------ EXTRACTED RECORDS ------
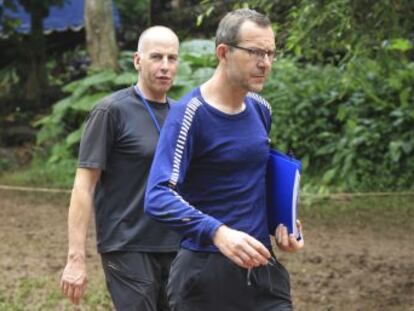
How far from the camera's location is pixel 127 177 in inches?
176

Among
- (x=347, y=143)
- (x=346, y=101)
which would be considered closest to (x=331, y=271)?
(x=347, y=143)

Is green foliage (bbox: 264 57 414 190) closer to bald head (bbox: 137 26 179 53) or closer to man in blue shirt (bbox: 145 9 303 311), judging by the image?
bald head (bbox: 137 26 179 53)

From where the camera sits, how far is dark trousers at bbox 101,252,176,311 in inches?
176

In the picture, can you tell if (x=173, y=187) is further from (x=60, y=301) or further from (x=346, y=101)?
(x=346, y=101)

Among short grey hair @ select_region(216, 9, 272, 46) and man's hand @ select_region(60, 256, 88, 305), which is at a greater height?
short grey hair @ select_region(216, 9, 272, 46)

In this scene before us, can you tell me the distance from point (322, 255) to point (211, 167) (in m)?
5.99

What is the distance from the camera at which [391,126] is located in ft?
43.4

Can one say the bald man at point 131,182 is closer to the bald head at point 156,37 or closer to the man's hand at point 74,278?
the bald head at point 156,37

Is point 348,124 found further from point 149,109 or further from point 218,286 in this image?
point 218,286

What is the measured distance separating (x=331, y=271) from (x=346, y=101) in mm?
5982

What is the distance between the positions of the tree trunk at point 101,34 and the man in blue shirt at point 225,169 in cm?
1311

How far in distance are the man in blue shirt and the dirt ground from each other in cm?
386

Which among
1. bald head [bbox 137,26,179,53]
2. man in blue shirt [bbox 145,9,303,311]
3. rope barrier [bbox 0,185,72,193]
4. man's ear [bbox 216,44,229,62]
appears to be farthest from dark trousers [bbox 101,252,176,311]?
rope barrier [bbox 0,185,72,193]

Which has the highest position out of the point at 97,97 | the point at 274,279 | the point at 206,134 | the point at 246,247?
the point at 206,134
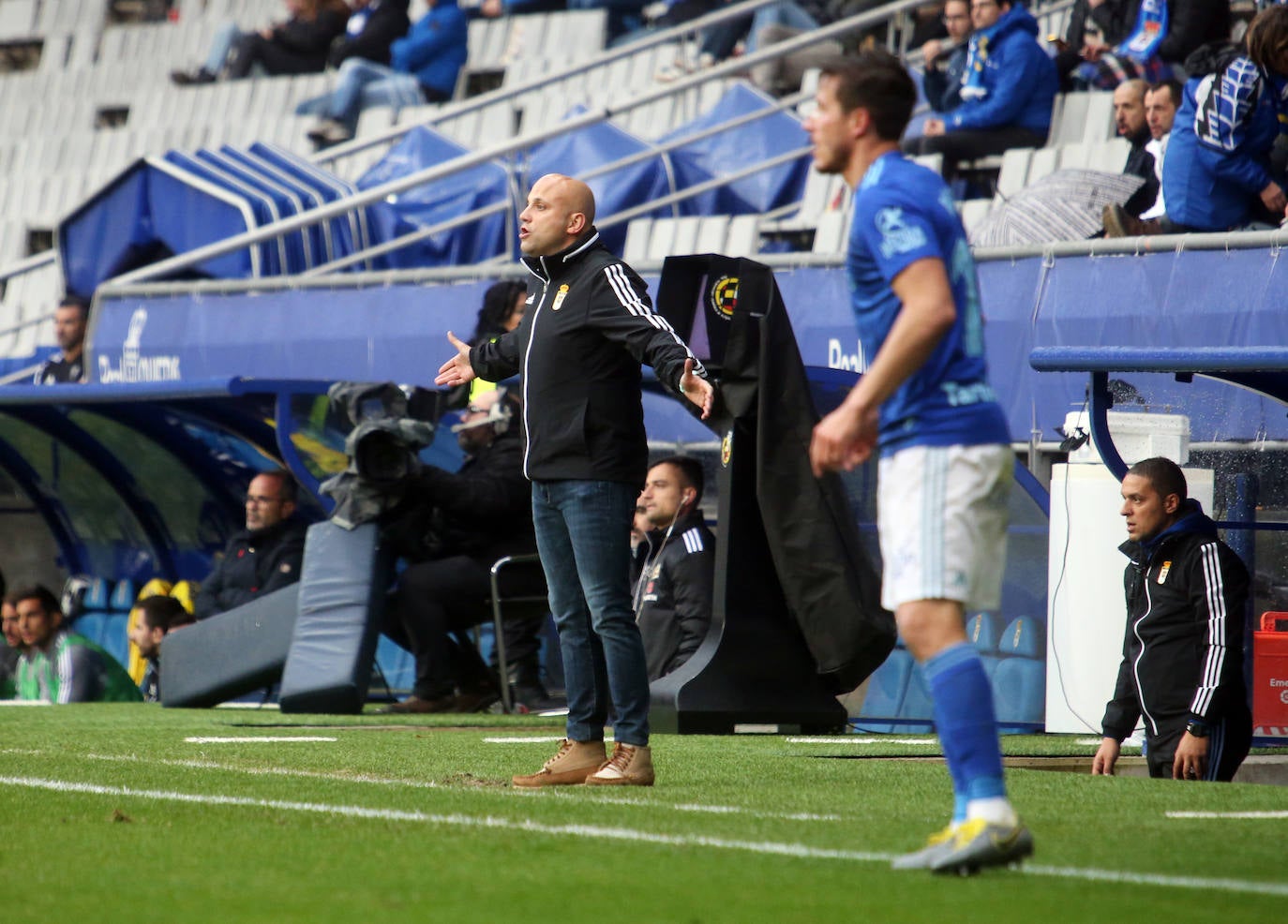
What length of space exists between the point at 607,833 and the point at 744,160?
11.1 meters

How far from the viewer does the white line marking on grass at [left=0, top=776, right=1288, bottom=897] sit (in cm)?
386

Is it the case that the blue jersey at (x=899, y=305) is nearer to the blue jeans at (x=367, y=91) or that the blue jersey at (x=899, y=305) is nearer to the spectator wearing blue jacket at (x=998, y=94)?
the spectator wearing blue jacket at (x=998, y=94)

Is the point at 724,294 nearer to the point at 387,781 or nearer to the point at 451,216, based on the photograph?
the point at 387,781

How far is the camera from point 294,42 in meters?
22.4

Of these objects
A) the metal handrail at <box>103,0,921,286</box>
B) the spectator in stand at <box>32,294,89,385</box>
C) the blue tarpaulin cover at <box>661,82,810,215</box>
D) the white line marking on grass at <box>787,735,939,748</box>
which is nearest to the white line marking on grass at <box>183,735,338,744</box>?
the white line marking on grass at <box>787,735,939,748</box>

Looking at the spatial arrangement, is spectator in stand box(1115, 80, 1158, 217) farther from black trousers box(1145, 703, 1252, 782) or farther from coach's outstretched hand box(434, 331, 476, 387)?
coach's outstretched hand box(434, 331, 476, 387)

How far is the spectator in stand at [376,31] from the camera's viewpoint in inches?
829

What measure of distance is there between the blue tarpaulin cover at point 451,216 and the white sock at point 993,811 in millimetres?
10849

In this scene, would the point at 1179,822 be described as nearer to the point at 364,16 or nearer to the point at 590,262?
the point at 590,262

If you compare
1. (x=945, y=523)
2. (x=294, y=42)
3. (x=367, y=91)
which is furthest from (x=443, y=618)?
(x=294, y=42)

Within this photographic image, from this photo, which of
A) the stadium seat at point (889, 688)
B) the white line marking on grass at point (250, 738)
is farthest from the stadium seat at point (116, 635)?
the stadium seat at point (889, 688)

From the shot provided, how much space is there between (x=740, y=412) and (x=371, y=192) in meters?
7.08

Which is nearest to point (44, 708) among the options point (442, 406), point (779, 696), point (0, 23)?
point (442, 406)

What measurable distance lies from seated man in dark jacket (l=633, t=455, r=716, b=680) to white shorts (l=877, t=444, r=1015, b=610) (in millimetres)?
4852
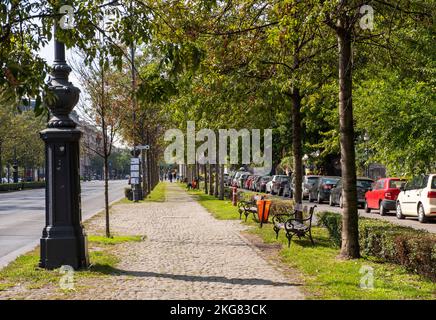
------
DO THIS: Which lines in the rows above contain the word "would"? Collect every one of them.

PROBLEM SOLUTION:
which would be considered closest to (x=331, y=271)?
In this scene, would the point at 1179,822 be described as nearer to the point at 364,16 or nearer to the point at 590,262?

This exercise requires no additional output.